Seattle Times staff reporters
Gov. Jay Inslee said state officials are trying to determine whether a portable structure called a Bailey bridge could be used as a quick fix to deal with Thursday’s collapse of the Interstate 5 bridge over the Skagit River.
Inslee said Friday that transportation leaders are talking with agencies around the country to see if such a structure is available and could be moved to this state — or constructed on the site — to use while a longer-term bridge replacement is pursued.
A section of the span collapsed into the river after a southbound truck hauling an oversized load struck an overhead bridge girder. Two vehicles, a pickup and an SUV, plunged into the river. The three people in those vehicles were rescued, suffering only minor injuries.
A Bailey bridge would likely be usable only if inspections show the piers under the remaining section of bridge are sound.
Inslee said permanent replacement of the bridge could cost $15 million.
He offered no timetable for a short-term fix or permanent solution, but said he hopes to know in the next couple of days whether a temporary solution is feasible.
“Patience is going to be the watchword,” he said.
Joined at a news conference by Sens. Patty Murray and Maria Cantwell and U.S. Rep. Suzan DelBene, Inslee pledged to work to “restore this artery of commerce and economic growth in our state” as quickly as possible.
Approximately 70,000 vehicles cross the bridge on a typical day.
The governor praised emergency agencies and first responders for a “tremendous display of maritime rescue” in reaching and saving the three people who were in vehicles that crashed into the river when the bridge section fell about 7 p.m. Thursday.
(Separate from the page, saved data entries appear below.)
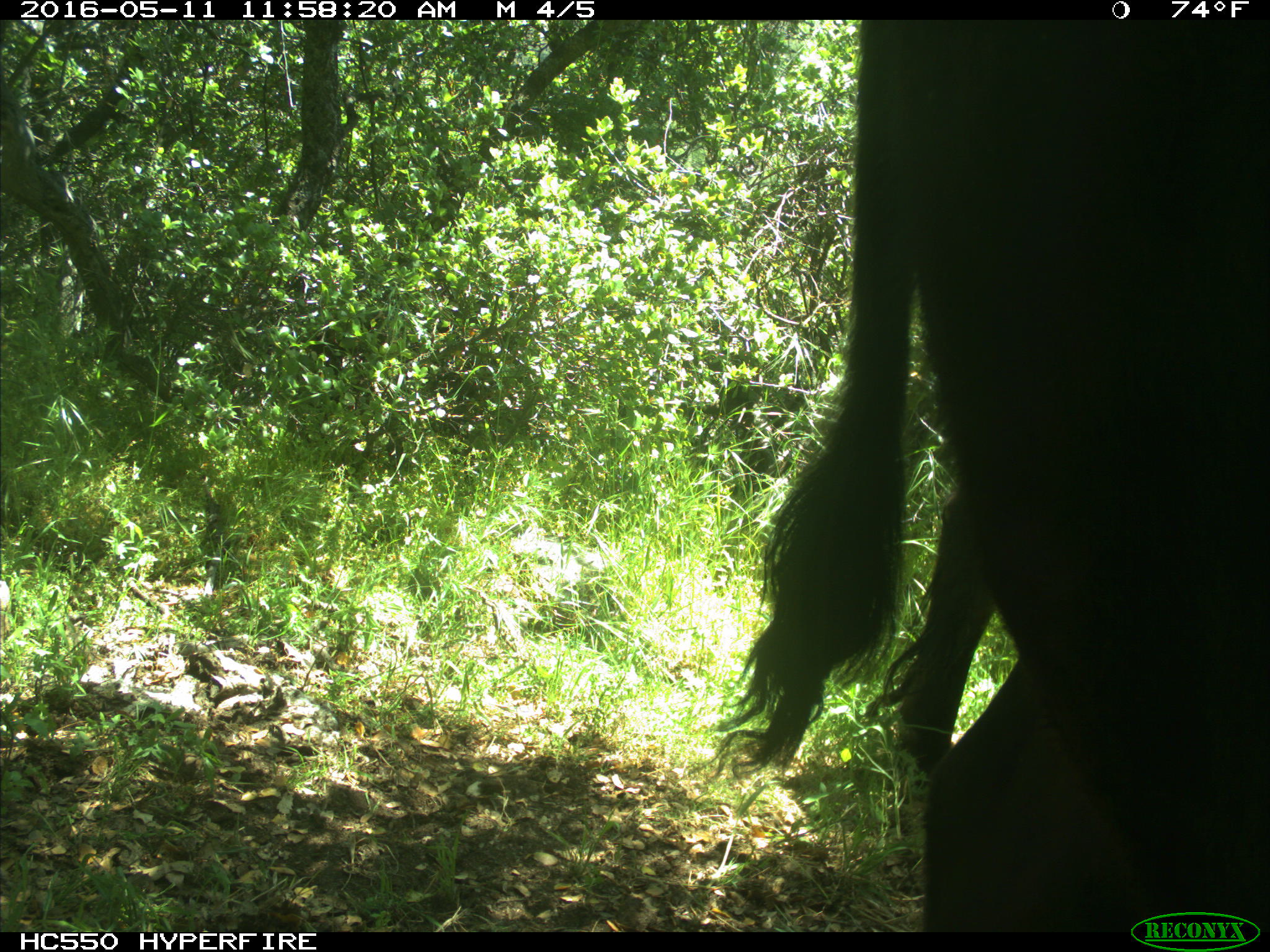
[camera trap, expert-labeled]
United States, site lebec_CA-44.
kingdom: Animalia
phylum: Chordata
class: Mammalia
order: Artiodactyla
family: Bovidae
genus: Bos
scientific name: Bos taurus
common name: domestic cow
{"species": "Bos taurus (domestic cow)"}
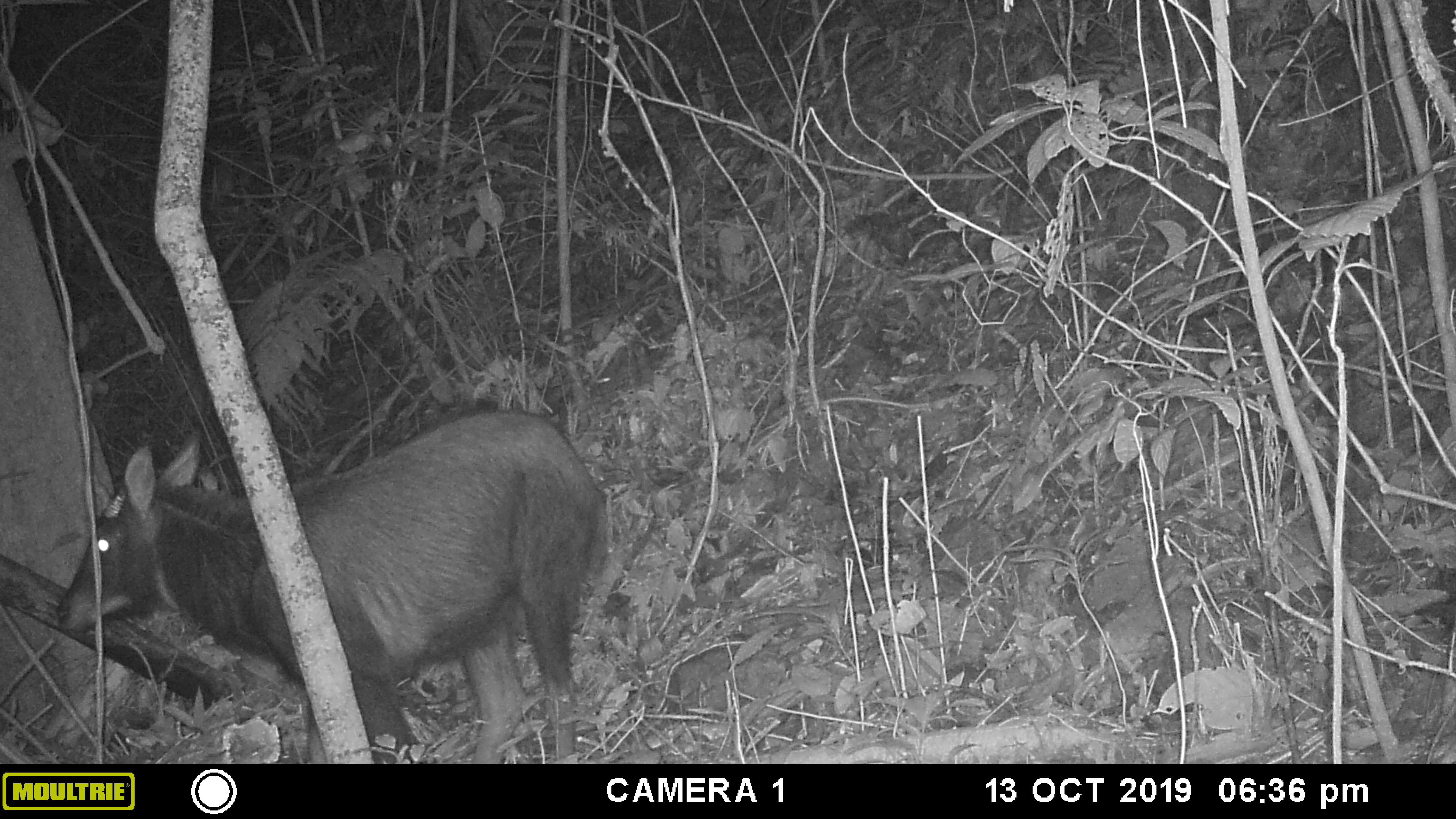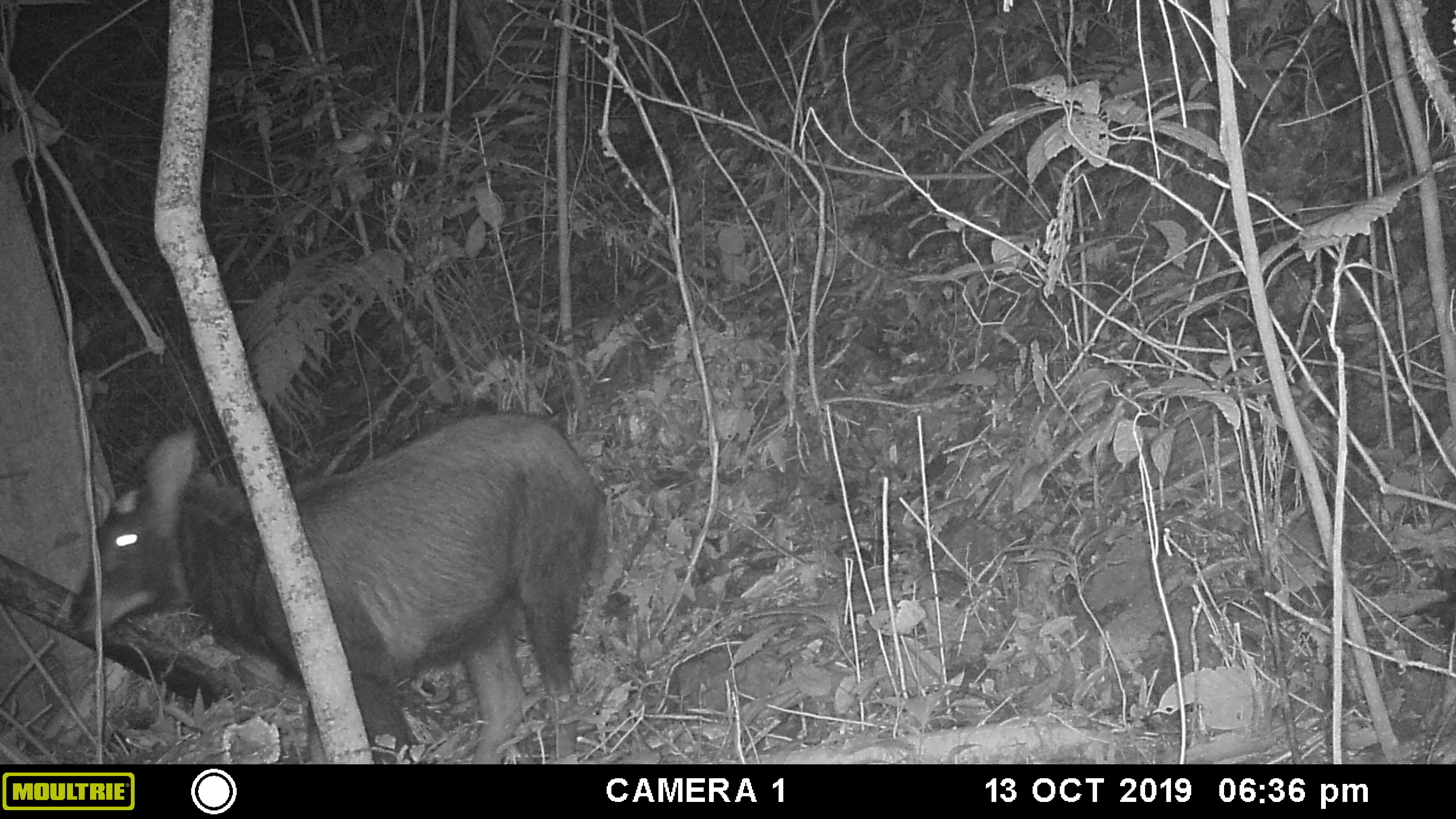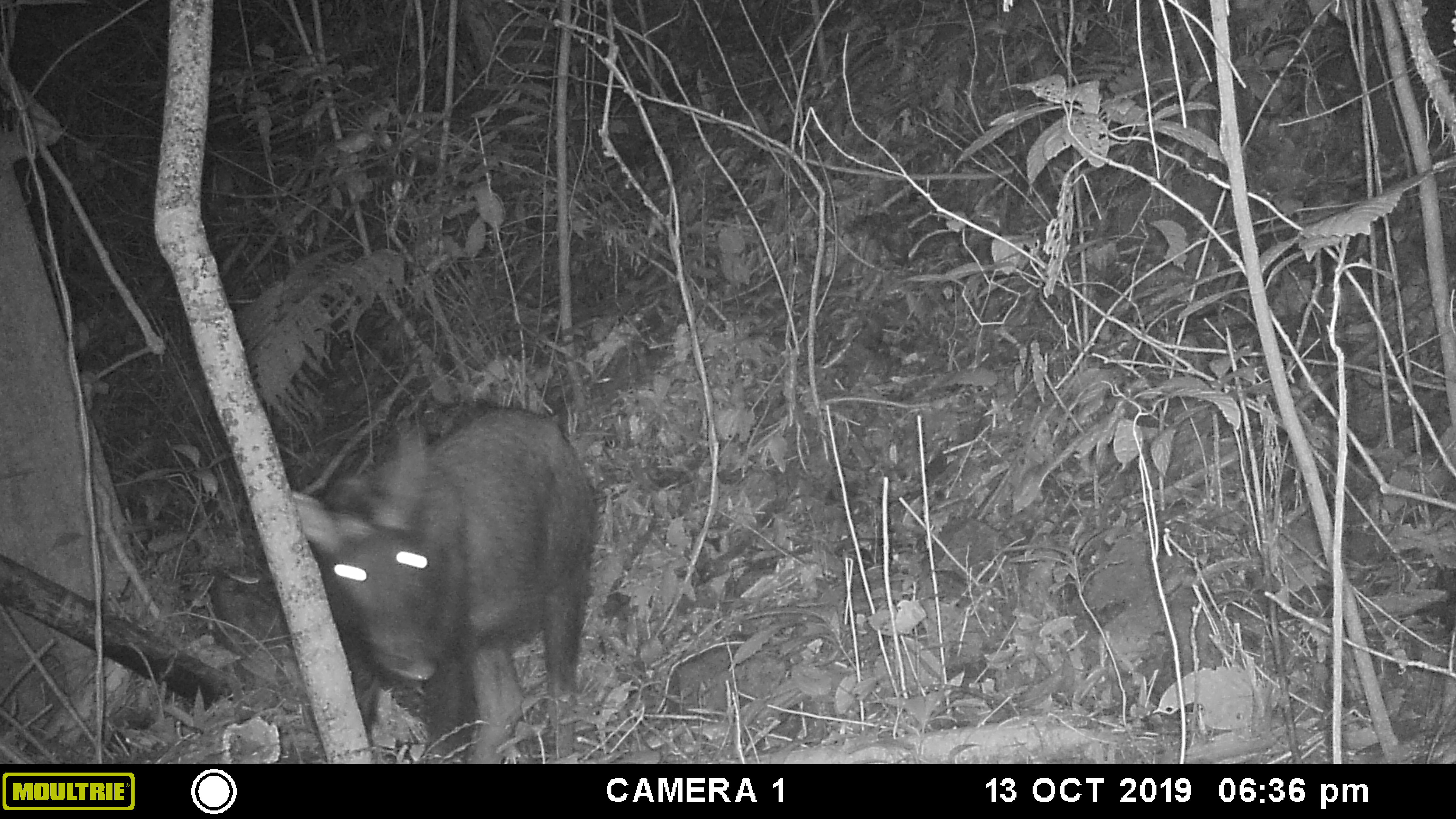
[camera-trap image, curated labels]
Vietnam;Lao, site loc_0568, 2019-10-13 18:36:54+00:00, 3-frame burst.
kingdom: Animalia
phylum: Chordata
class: Mammalia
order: Artiodactyla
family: Bovidae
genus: Capricornis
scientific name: Capricornis sumatraensis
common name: chinese serow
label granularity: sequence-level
Inslee declared a state of emergency in Skagit, Snohomish and Whatcom counties, noting that the highway is a main conduit through Northwest Washington, and its closure — for a “significant period” — will adversely affect state residents and the area’s economy.
Inslee said the state has activated an emergency-operations center to help local officials ease the impacts of the bridge collapse.
Also at the Friday news conference, state Transportation Secretary Lynn Peterson said she does not believe a “structural deficiency” was at fault in the collapse. She said the bridge fell because of where and how it was hit.
U.S. Transportation Secretary Ray LaHood on Friday said he has authorized $1 million in emergency funding to begin dealing with the loss of the bridge. Additional funding is expected.
Quick fix used by military
Bailey bridges, named for World War II-era British engineer Donald Bailey, have been used extensively by the military.
The structures can be configured rapidly from “a pre-engineered system of ready-to-assemble components,” according to the website of Alabama-based Bailey Bridges.
Deborah Hersman, chairwoman of the National Transportation Safety Board, arrived in Mount Vernon on Friday, saying her agency’s investigators will look for the cause of the collapse and may make recommendations on preventing such a collapse in the future.
Expressing dismay over what happened to the bridge, Hersman said, “That is not what we expect.”
Hersman said the board will document damage to the structure and share safety information with the state. But the board does not serve as the bridge operator, and it is up to the state to determine the appropriate fix, she said.
Hersman said the design of the bridge, which was built in 1955, is “very common” for that period.
“It is showing its age,” she said, noting that today’s design standards require more stringent traffic and safety features.
State Patrol Trooper Mark Francis said the driver of the truck that struck the bridge works for Mullen Trucking, based in Alberta, Canada, according to The Associated Press. The tractor-trailer was hauling drilling equipment to Vancouver, Wash., he said.
The top right front corner of the load struck several trusses on the north end of the bridge, he said.
An accident report identified the driver as William Scott, of Spruce Grove, Alberta, near Edmonton. He voluntarily gave a blood sample for an alcohol test and was not arrested.
The trucking company said it received a state permit to carry its oversized load across the bridge, a fact confirmed by the Washington State Department of Transportation.
It’s not rare for trucks to strike bridges in Washington state — it’s just that such accidents don’t usually cause the structures to collapse.
The state DOT said there were 21 bridge-strikes involving trucks last year, 24 in 2011 and 14 in 2010.
Officials performed a special inspection six months ago of the bridge that collapsed because there were indications it had been struck by a different vehicle.
A report released Friday says the checkup was done due to “impact damage,” and inspectors identified tears, deformations and gouges on the northbound side of the bridge. The report also summarizes a variety of parts on the bridge that have been subjected to “high-load” hits.
State officials did not respond to a phone call seeking more detail.